The Argentine edition, presented by journalist Sergio Cohen, highlights guests from Latin America and Spanish-speaking communities around the world.
In the first episode of The Quarantine Tapes Argentina, Sergio Cohen talks with María Kodama about the impact that quarantine had on her daily life and how she carried out her work. Anecdotes abound in this rich conversation, revealing little-known aspects about María. And of course, the talk glides into Kodama’s love for her late husband, Jorge Luis Borges.
María also talks about the value of freedom, democracies in South America, and how her father influenced how she thinks of existence, reincarnation, absences of loved ones, and the ghosts that inhabit us.
From the episode:
María Kodama: When I was a kid I played war with my friends at the park.
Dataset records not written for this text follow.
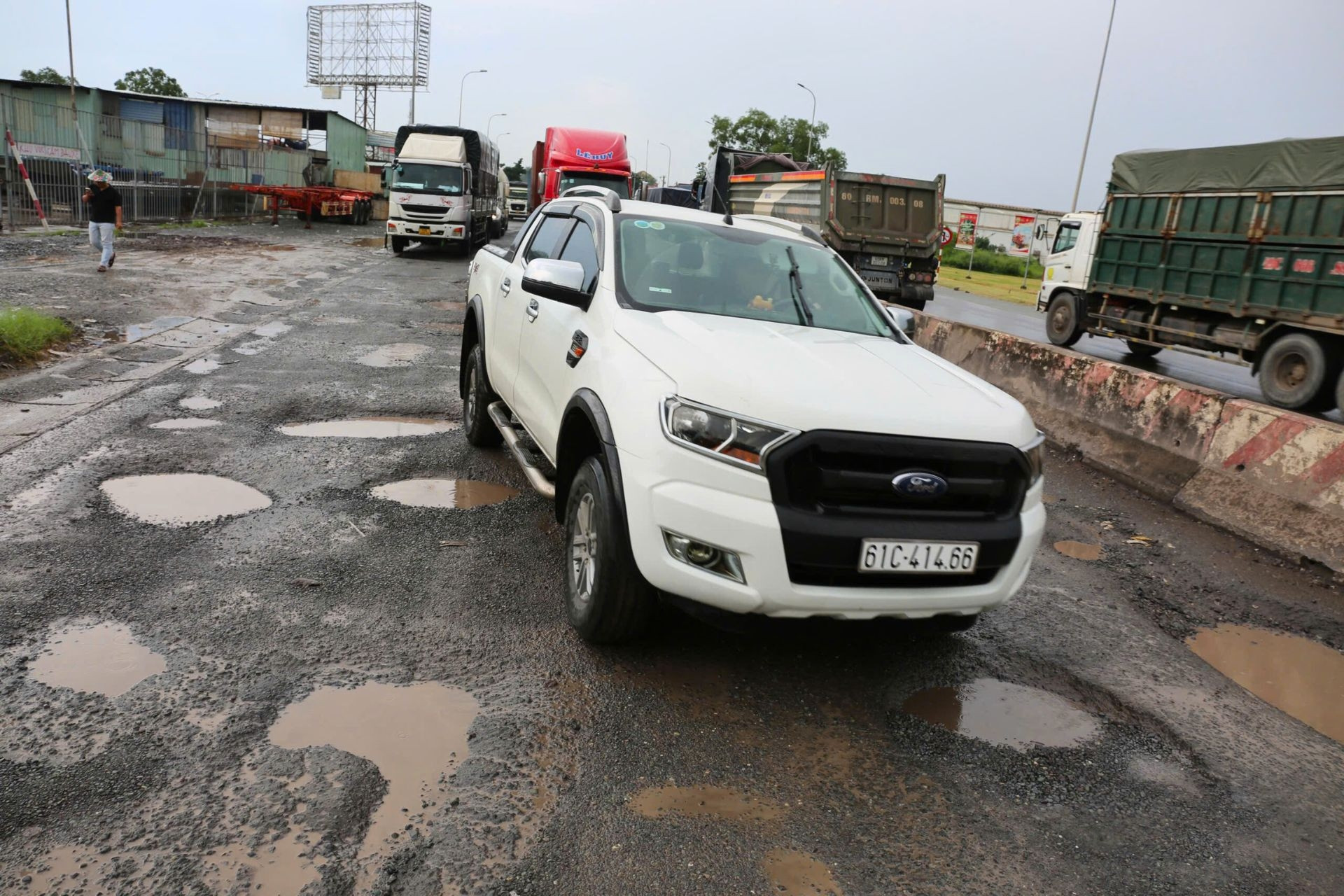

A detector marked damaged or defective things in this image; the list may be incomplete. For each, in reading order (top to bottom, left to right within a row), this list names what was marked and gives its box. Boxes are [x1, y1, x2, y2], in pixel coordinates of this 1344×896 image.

pothole [354, 344, 428, 370]
pothole [148, 420, 220, 431]
pothole [279, 417, 456, 437]
pothole [99, 470, 273, 526]
pothole [372, 476, 521, 510]
damaged asphalt road [2, 225, 1344, 896]
pothole [1053, 538, 1103, 560]
pothole [29, 622, 165, 700]
pothole [1187, 622, 1344, 739]
pothole [902, 678, 1103, 750]
pothole [267, 686, 479, 885]
pothole [630, 784, 790, 818]
pothole [762, 851, 846, 890]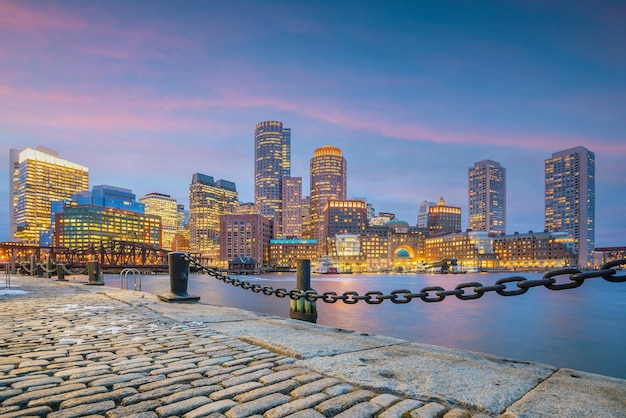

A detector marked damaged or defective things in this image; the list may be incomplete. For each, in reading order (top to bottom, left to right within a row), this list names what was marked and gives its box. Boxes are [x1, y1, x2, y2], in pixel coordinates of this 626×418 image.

rusty chain [179, 253, 624, 306]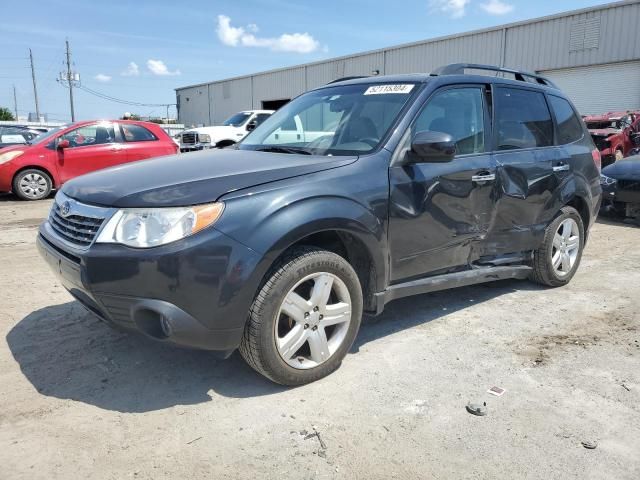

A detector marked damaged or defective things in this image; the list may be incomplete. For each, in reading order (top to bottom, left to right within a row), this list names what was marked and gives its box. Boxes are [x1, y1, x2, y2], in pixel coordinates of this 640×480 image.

damaged suv side [38, 64, 600, 386]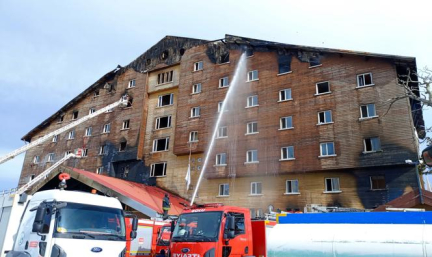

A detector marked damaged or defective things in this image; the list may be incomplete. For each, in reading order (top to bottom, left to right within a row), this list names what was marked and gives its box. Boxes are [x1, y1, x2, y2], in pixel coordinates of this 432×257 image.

damaged roof edge [20, 67, 118, 141]
burned building [18, 35, 424, 213]
burnt wooden cladding [172, 45, 418, 178]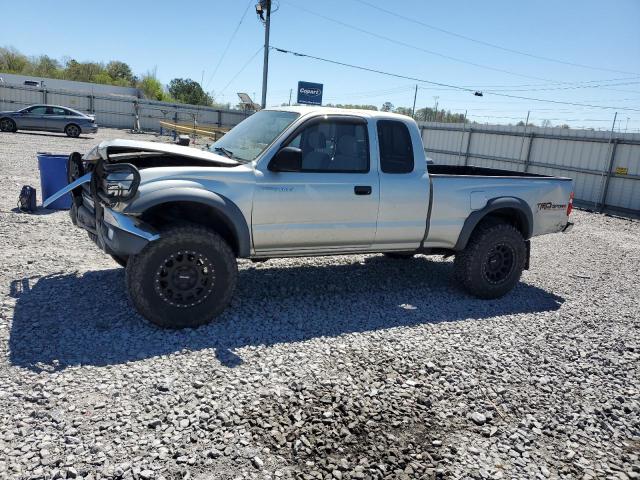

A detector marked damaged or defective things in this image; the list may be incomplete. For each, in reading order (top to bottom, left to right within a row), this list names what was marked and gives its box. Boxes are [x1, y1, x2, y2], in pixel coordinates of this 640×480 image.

damaged silver truck [46, 107, 576, 328]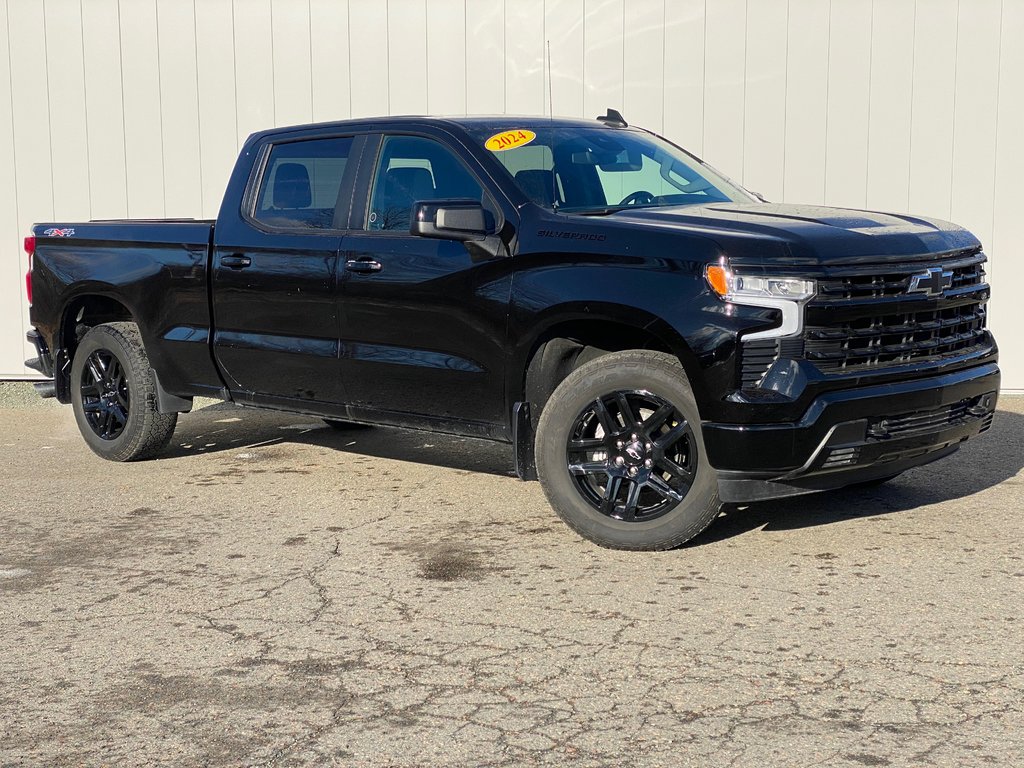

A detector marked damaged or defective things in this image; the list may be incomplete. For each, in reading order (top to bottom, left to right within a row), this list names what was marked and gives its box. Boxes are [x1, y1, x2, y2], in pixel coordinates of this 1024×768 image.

cracked asphalt [0, 384, 1020, 768]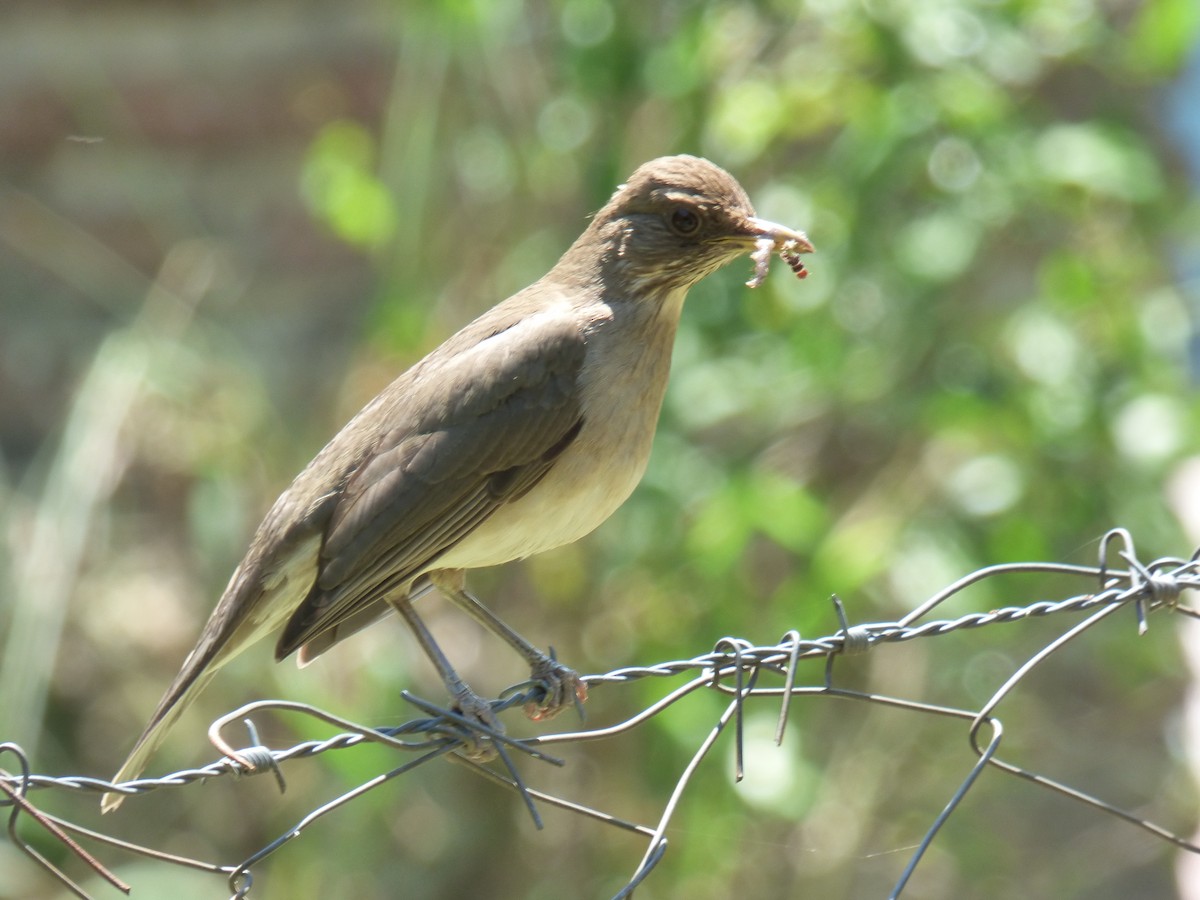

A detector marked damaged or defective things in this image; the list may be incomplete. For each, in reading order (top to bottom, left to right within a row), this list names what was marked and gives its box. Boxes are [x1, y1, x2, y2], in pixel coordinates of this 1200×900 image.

One day, I was about five or six years old, a police officer came and told me, “Your army has been defeated. You are our prisoner. Let’s go to prison.” And I responded, “Kill me first!” The kids, in a desperate state, told me, “No Maria, this is not the game,” thinking I was really going to be killed. … Now this came to my mind why? Because Borges said that I was “the first prisoner of freedom,” and that in order to be free, I would let him fall as well.